┌────────

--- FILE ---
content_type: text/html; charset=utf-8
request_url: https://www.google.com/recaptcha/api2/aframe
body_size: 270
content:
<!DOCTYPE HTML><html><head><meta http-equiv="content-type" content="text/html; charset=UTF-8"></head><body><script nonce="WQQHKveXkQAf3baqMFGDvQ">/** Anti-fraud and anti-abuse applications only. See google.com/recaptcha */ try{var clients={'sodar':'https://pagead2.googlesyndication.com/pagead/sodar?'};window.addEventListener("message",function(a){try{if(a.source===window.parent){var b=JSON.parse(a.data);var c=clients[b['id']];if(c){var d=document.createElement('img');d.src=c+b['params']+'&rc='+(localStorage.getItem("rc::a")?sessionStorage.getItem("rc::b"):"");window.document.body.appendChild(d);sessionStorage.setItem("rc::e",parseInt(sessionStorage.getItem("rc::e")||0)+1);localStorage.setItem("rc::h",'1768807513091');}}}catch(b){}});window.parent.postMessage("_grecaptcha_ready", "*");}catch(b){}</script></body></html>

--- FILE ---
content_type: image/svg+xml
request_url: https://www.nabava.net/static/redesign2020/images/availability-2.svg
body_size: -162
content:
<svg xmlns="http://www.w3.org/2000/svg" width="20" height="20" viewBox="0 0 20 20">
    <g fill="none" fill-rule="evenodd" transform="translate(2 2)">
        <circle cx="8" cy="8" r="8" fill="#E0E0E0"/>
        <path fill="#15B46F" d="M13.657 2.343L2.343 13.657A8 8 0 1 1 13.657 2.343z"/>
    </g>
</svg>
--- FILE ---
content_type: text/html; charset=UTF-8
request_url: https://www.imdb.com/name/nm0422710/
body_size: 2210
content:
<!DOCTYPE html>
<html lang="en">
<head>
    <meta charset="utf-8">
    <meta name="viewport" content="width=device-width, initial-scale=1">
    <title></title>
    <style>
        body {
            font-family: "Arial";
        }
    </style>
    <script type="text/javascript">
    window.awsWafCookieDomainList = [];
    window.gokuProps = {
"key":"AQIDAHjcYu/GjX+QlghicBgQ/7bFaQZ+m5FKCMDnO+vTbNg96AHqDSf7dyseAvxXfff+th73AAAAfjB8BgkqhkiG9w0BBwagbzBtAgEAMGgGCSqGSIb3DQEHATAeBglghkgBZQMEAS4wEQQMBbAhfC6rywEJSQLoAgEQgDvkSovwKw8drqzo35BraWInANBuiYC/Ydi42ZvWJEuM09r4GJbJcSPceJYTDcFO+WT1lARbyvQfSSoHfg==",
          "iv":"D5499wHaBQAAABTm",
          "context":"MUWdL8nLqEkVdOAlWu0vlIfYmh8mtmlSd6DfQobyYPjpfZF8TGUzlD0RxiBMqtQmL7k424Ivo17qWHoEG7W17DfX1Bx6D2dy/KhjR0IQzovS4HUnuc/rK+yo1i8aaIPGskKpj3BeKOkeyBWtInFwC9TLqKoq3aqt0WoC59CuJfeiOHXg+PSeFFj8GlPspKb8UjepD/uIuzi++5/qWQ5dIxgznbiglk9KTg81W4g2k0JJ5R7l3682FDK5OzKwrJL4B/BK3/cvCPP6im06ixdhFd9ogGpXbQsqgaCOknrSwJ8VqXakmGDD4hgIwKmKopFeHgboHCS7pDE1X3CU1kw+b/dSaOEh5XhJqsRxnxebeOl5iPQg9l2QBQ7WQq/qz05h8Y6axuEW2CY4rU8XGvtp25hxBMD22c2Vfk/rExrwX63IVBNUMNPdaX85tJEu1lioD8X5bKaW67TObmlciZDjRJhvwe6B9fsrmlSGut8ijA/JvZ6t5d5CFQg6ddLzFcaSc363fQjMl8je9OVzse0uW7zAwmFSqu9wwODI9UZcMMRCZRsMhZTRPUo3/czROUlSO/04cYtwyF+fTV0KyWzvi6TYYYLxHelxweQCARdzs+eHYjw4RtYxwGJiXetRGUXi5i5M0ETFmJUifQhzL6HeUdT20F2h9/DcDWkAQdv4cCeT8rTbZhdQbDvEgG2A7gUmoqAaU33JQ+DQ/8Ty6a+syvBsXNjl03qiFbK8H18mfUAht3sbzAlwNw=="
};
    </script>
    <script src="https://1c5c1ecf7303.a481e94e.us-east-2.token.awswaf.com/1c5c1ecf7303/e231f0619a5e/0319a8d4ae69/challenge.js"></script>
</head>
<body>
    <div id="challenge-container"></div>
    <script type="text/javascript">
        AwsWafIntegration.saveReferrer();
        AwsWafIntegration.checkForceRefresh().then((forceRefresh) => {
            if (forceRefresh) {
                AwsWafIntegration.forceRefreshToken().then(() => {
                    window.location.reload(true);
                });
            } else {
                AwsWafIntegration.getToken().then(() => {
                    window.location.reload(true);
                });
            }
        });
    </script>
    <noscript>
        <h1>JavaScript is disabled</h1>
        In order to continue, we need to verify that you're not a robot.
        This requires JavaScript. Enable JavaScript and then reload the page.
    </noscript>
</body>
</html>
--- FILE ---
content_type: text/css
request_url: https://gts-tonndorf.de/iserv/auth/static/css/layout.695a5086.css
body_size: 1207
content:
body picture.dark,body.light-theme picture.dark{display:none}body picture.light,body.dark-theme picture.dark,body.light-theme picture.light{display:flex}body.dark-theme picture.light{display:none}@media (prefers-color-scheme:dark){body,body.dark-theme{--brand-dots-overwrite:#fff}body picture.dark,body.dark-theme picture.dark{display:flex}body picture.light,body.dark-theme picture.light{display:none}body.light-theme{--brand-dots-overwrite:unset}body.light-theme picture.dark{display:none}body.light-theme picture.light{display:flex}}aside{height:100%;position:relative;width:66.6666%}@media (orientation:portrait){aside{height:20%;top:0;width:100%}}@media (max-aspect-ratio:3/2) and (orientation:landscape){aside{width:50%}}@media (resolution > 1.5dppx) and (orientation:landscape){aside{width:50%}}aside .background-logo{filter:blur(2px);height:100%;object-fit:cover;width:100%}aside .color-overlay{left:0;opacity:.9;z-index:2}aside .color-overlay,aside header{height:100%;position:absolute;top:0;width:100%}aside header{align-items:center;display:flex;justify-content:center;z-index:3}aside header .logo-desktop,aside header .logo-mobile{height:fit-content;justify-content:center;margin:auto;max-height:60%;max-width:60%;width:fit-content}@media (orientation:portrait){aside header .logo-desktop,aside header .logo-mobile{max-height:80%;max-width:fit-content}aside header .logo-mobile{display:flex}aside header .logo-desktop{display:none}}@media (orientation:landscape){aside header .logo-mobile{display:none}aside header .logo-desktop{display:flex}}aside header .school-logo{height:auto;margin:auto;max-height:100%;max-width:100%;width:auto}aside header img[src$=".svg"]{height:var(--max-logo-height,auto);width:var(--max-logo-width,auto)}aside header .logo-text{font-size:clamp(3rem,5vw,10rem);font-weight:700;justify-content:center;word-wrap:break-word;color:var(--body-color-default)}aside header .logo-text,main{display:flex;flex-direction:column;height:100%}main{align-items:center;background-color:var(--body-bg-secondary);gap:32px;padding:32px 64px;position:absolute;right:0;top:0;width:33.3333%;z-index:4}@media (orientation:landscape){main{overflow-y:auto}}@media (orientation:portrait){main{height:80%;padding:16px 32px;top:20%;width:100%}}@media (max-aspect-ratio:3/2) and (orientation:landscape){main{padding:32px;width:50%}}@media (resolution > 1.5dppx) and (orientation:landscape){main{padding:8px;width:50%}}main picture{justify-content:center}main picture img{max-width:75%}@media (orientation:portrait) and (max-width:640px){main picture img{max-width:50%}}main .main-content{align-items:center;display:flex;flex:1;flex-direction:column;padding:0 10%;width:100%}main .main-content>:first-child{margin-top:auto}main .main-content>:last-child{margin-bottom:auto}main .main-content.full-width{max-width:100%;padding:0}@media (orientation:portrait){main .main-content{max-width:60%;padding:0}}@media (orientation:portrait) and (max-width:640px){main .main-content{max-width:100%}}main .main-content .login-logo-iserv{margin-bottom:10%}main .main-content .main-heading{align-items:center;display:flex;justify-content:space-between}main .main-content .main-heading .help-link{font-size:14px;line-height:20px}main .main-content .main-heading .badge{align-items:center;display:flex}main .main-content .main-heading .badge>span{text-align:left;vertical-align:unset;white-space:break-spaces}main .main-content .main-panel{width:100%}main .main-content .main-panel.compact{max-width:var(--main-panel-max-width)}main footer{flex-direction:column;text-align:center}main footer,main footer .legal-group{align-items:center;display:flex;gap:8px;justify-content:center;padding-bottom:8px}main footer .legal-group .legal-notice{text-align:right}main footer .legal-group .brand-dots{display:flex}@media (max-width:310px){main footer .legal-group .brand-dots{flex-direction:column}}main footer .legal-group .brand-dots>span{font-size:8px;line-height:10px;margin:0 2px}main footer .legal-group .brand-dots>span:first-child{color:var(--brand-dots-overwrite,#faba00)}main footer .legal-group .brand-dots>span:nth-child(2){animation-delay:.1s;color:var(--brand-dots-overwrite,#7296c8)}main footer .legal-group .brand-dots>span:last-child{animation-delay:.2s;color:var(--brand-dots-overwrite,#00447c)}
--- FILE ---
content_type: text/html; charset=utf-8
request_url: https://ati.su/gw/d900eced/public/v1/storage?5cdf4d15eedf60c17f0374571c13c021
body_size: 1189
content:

└────────

Among the lines of the data, identify those with the word "name". Copy each of them.

request_url: https://www.imdb.com/name/nm0422710/
    <meta name="viewport" content="width=device-width, initial-scale=1">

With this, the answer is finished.